DATA IN THIS EXERCISE start
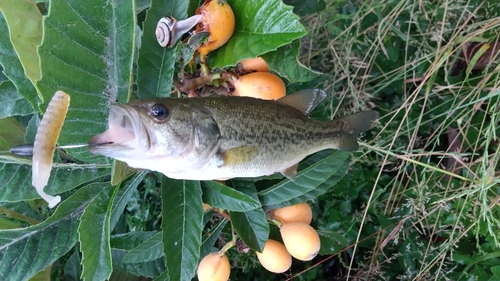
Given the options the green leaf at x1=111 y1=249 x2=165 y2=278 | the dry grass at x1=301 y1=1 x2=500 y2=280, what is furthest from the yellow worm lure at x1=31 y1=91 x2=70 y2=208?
the dry grass at x1=301 y1=1 x2=500 y2=280

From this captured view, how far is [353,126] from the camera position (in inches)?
37.8

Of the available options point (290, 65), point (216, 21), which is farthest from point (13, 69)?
point (290, 65)

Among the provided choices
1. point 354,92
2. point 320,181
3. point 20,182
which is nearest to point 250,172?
point 320,181

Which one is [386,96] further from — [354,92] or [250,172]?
[250,172]

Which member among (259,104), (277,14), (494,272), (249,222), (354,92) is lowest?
(494,272)

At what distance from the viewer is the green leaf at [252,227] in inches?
37.1

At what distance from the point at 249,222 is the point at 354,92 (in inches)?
23.5

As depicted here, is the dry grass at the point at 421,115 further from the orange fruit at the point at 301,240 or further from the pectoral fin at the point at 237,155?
the pectoral fin at the point at 237,155

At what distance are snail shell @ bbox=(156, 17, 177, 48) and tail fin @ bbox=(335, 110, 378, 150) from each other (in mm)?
370

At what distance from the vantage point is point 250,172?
80 centimetres

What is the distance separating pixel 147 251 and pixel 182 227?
0.61 ft

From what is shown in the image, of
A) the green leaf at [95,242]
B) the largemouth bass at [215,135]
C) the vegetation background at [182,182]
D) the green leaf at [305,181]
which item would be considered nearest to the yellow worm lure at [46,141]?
the largemouth bass at [215,135]

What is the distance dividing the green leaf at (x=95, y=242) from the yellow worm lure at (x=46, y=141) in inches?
11.6

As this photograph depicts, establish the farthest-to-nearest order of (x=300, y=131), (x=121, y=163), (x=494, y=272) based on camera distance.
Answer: (x=494, y=272) < (x=300, y=131) < (x=121, y=163)
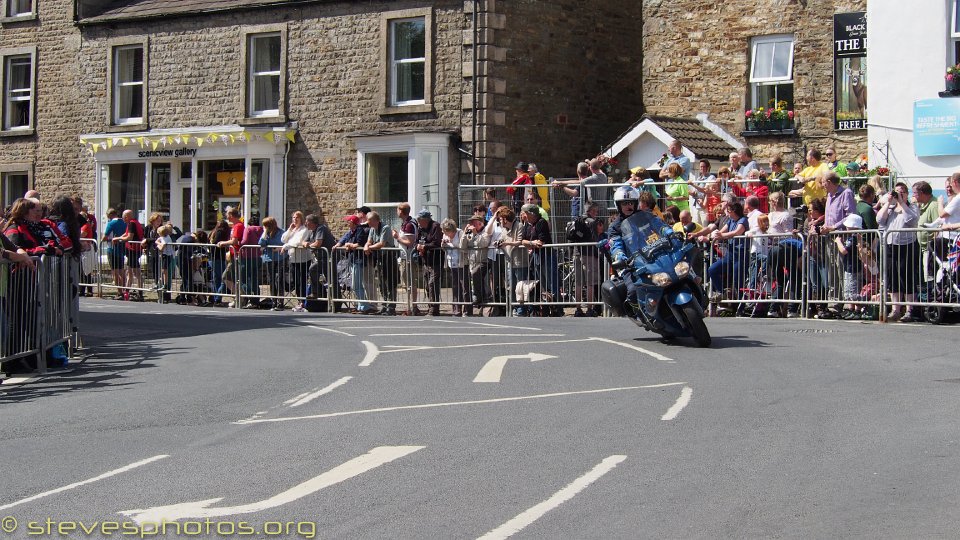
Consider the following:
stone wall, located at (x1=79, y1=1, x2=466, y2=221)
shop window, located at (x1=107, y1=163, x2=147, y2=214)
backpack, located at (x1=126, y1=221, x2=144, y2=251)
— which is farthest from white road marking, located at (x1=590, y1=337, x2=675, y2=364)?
shop window, located at (x1=107, y1=163, x2=147, y2=214)

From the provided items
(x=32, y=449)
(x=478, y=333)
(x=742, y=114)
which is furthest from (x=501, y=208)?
(x=32, y=449)

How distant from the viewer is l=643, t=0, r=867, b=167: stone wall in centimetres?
2831

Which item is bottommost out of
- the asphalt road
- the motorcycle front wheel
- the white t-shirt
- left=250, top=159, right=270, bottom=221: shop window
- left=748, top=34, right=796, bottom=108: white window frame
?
the asphalt road

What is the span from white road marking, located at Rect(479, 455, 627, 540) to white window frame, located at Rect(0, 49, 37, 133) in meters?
33.6

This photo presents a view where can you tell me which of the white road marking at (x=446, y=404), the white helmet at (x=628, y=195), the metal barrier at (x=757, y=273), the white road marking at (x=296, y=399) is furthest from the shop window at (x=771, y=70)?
the white road marking at (x=296, y=399)

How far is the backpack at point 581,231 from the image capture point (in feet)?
72.8

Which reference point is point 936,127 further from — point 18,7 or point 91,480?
point 18,7

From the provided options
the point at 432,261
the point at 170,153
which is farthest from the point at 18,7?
the point at 432,261

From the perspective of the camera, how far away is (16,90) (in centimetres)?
3947

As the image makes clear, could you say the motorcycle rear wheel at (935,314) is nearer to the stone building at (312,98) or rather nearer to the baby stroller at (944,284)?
the baby stroller at (944,284)

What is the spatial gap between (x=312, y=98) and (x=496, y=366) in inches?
808

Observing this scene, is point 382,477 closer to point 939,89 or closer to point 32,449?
point 32,449

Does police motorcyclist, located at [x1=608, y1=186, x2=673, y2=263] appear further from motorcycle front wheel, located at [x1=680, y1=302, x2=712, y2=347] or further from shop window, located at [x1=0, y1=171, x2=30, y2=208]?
shop window, located at [x1=0, y1=171, x2=30, y2=208]

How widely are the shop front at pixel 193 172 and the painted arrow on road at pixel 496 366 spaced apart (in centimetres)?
1973
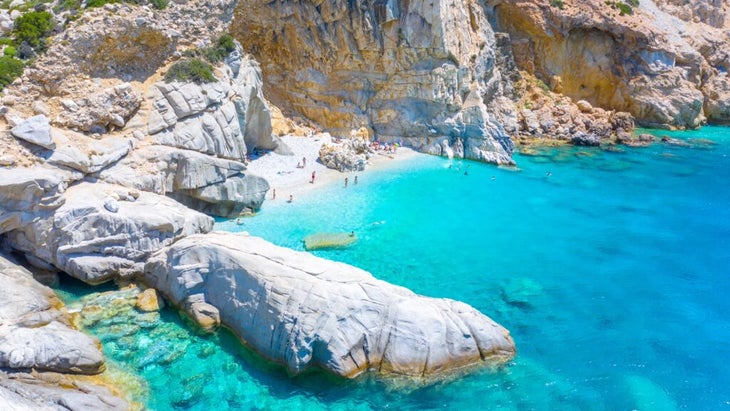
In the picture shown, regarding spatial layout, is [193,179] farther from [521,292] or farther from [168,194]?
[521,292]

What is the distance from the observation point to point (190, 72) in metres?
29.5

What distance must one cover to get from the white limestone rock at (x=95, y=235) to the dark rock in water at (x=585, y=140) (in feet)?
152

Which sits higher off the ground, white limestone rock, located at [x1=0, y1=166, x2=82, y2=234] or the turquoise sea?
white limestone rock, located at [x1=0, y1=166, x2=82, y2=234]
DATA IN THIS EXERCISE end
# [PROBLEM DETAILS]
Rewrite the listing above with every "yellow worm lure" renamed to "yellow plastic worm" and everything else left unchanged. Leave the pictures out of your answer.

# [RESULT OF THE TASK]
Given the options the green leaf at x1=111 y1=249 x2=165 y2=278 | the dry grass at x1=301 y1=1 x2=500 y2=280, what is furthest from the yellow plastic worm at x1=31 y1=91 x2=70 y2=208?
the dry grass at x1=301 y1=1 x2=500 y2=280

From this captured view, how far is [353,126] from the camera position (in inches)?
37.8

Of the available options point (290, 65), point (216, 21), which is farthest from point (13, 69)?
point (290, 65)

Among the provided choices
1. point 354,92
2. point 320,181
3. point 20,182
which is nearest to point 250,172?
point 320,181

Which one is [386,96] further from — [354,92] or [250,172]?
[250,172]

Which member among (259,104), (277,14), (494,272), (249,222), (354,92) is lowest?
(494,272)

At what distance from the viewer is the green leaf at [252,227] in inches?
37.1

At what distance from the point at 249,222 is the point at 354,92 (in inches)?
23.5

As depicted here, is the dry grass at the point at 421,115 further from the orange fruit at the point at 301,240 or further from the pectoral fin at the point at 237,155?
the pectoral fin at the point at 237,155

At what distance are snail shell @ bbox=(156, 17, 177, 48) and tail fin @ bbox=(335, 110, 378, 150) from each other (in mm)?
370

At what distance from the vantage point is point 250,172?
80 centimetres

What is the distance separating pixel 147 251 and pixel 182 227?
0.61 ft

From what is shown in the image, of
A) the green leaf at [95,242]
B) the largemouth bass at [215,135]
C) the vegetation background at [182,182]
D) the green leaf at [305,181]
which item would be considered nearest to the yellow plastic worm at [46,141]?
the largemouth bass at [215,135]

What is the distance dividing the green leaf at (x=95, y=242) from the yellow plastic worm at (x=46, y=141) in inches?
11.6

As this photograph depicts, establish the farthest-to-nearest order of (x=300, y=131), (x=121, y=163), (x=494, y=272) based on camera distance.
Answer: (x=494, y=272) < (x=300, y=131) < (x=121, y=163)
Consider the following:
stone wall, located at (x1=79, y1=1, x2=466, y2=221)
shop window, located at (x1=107, y1=163, x2=147, y2=214)
backpack, located at (x1=126, y1=221, x2=144, y2=251)
— which is farthest from white road marking, located at (x1=590, y1=337, x2=675, y2=364)?
shop window, located at (x1=107, y1=163, x2=147, y2=214)

From the provided items
(x=32, y=449)
(x=478, y=333)
(x=742, y=114)
which is furthest from (x=501, y=208)?
(x=32, y=449)

How distant from the viewer is l=643, t=0, r=867, b=167: stone wall in centimetres?
2831

Which item is bottommost out of
- the asphalt road
- the motorcycle front wheel
- the white t-shirt
- left=250, top=159, right=270, bottom=221: shop window
- left=748, top=34, right=796, bottom=108: white window frame
?
the asphalt road

What is the span from white road marking, located at Rect(479, 455, 627, 540) to white window frame, located at Rect(0, 49, 37, 133) in meters?
33.6

This photo presents a view where can you tell me which of the white road marking at (x=446, y=404), the white helmet at (x=628, y=195), the metal barrier at (x=757, y=273), the white road marking at (x=296, y=399) is furthest from the shop window at (x=771, y=70)?
the white road marking at (x=296, y=399)

How far is the backpack at point 581,231 from the image capture point (in feet)?
72.8

Which reference point is point 936,127 further from — point 18,7 or point 91,480?
point 18,7

From the provided options
the point at 432,261
the point at 170,153
which is farthest from the point at 18,7?
the point at 432,261

From the perspective of the camera, how far away is (16,90) (in centimetres)?
3947

As the image makes clear, could you say the motorcycle rear wheel at (935,314) is nearer to the stone building at (312,98) or rather nearer to the baby stroller at (944,284)?
the baby stroller at (944,284)

What is the spatial gap between (x=312, y=98) and (x=496, y=366) in inches?
808

Observing this scene, is point 382,477 closer to point 939,89 or closer to point 32,449?
point 32,449

Does police motorcyclist, located at [x1=608, y1=186, x2=673, y2=263] appear further from motorcycle front wheel, located at [x1=680, y1=302, x2=712, y2=347] or further from shop window, located at [x1=0, y1=171, x2=30, y2=208]?
shop window, located at [x1=0, y1=171, x2=30, y2=208]

How widely are the shop front at pixel 193 172 and the painted arrow on road at pixel 496 366 spaced apart (in centimetres)?
1973
In the picture shown, regarding spatial layout, is [193,179] farther from [521,292] or farther from [168,194]?
[521,292]

What is the distance from the observation point to point (190, 72) in metres?
29.5

What distance must one cover to get from the white limestone rock at (x=95, y=235) to the dark rock in water at (x=585, y=140) (in feet)?
152

Which sits higher off the ground, white limestone rock, located at [x1=0, y1=166, x2=82, y2=234] or the turquoise sea?
white limestone rock, located at [x1=0, y1=166, x2=82, y2=234]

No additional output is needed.